On October 1, the U.S. Supreme Court denied Louisiana's request for a rehearing of the Court's ruling striking down the death penalty for non-homicidal offenses against individuals. Louisiana contended that a recent adjustment to military law that continued to allow the death penalty for child rape should have been taken into account by the Court, resulting in a different opinion. The Court slightly modified both the majority and dissenting opinions to include reference to the military code.

Federal Judge Sharply Criticizes Texas System in Ordering Stay of Execution

Jeff Wood’s execution was stayed with only hours remaining by U.S. District Court Judge Orlando Garcia of San Antonio. The judge chastised the Texas courts for their refusal last week to hire mental health experts to determine whether Wood (pictured) was insane or appoint a lawyer to represent him for a competency hearing. The state courts had ruled that Wood had to show he was insane before they would appoint a lawyer and a psychologist to help prove he was insane. Judge Garcia's opinion said such a system is absurd, “With all due respect, a system that requires an insane person to first make ‘a substantial showing’ of his own lack of mental capacity without the assistance of counsel or a mental health expert, in order to obtain such assistance is, by definition, an insane system.”

In their appeal, Wood’s attorneys argued he is too delusional to understand why he is to die. Attorney Scott Sullivan said, “He will become delusional and deny the apparent reality right in front of him,” adding that Wood believes he is the victim of a Freemason conspiracy. In granting the stay, the court noted that Wood's bizarre statements at his trial and in prison, “at least arguably suggest the petitioner lacks a rational understanding of the casual link between his role in his criminal offense and the reason he has been sentenced to death.”

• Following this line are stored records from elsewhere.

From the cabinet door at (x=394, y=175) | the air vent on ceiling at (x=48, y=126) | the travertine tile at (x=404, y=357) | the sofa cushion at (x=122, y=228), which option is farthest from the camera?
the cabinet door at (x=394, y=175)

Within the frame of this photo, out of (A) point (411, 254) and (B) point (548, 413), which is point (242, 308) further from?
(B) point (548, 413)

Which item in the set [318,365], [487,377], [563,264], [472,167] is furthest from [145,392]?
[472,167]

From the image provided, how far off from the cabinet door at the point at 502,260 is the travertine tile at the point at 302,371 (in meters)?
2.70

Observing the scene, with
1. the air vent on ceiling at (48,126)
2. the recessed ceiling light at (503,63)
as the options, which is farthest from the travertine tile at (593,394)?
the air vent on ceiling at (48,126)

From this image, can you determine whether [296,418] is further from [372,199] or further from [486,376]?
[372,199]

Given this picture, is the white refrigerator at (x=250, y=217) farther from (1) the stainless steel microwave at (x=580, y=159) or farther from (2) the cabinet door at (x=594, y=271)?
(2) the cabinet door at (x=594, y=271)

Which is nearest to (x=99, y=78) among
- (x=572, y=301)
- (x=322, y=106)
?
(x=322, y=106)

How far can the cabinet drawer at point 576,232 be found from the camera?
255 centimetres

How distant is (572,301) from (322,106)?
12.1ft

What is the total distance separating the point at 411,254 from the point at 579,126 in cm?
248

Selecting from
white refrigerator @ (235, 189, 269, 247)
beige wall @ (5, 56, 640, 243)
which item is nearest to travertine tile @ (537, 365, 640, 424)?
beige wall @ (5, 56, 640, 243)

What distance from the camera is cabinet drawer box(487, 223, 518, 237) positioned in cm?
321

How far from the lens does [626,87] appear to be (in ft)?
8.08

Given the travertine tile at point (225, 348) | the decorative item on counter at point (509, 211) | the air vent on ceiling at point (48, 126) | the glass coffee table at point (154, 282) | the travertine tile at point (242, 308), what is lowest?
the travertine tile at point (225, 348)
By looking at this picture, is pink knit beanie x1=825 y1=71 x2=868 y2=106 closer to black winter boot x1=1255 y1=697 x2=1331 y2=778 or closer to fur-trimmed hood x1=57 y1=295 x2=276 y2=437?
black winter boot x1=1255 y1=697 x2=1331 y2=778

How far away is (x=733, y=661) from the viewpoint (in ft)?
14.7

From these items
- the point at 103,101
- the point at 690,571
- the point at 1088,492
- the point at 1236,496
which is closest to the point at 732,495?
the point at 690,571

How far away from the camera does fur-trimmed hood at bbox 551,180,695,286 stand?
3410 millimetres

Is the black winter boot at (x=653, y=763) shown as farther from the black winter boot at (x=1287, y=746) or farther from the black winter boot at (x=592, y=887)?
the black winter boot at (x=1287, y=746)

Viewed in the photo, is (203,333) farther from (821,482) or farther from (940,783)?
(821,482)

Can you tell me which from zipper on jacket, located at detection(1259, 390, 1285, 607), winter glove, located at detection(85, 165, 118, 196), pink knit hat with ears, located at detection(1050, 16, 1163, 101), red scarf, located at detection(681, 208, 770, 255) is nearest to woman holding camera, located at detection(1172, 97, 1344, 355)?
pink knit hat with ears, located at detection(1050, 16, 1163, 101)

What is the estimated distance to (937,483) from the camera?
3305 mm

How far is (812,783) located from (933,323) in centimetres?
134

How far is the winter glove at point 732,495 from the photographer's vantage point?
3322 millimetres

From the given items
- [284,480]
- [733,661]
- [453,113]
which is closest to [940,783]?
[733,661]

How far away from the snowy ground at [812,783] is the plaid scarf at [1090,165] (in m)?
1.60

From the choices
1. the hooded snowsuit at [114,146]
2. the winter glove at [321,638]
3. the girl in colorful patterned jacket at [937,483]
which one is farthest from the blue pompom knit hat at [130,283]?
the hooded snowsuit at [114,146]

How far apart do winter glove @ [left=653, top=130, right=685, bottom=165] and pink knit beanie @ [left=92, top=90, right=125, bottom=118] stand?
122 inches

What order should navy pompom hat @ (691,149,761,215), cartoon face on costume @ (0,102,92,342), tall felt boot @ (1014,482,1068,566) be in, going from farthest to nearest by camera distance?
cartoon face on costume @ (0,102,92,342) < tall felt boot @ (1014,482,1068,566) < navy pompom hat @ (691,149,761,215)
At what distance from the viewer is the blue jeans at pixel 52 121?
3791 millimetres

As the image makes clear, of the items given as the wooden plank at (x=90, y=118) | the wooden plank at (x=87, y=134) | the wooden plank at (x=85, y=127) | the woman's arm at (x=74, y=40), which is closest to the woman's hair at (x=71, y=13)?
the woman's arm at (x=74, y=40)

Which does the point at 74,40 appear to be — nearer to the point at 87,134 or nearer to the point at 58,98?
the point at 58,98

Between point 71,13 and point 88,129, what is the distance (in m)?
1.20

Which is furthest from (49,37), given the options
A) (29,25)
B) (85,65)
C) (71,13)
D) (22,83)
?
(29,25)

U.S. to Seek Death Penalty under New Military Commissions

The U.S. government has decided to seek the death penalty against six Guantánamo detainees who are accused of having central roles in the terrorist attacks of September 11, 2001. The defendants will be tried before Military Commissions, which are neither part of the federal criminal justice system nor the military's justice system for its own members. The laws and procedures under the Military Commission Act of 2006 have not been tested and had to be re-written after the government's first attempt was found unconstitutional. One person has been convicted under the new act following a guilty plea.

Some experts have stated that the trials of the detainees will be a “historic challenge” for prosecutors. Eric Freedman, a Hofstra University law professor who has consulted with the detainees’ lawyers, noted that a decision to seek the death penalty will draw “intense scrutiny” to the proceedings “both legally and politically from around the world.” Seeking the death penalty could also bog down the military court system, noted Tom Fleener, a former military defense lawyer, particularly since there are many unanswered legal questions such as how to handle evidence obtained through coercive methods. He stated, “Neither the system is ready, nor are the defense attorneys ready to do a death penalty case in Guantánamo Bay, Cuba.”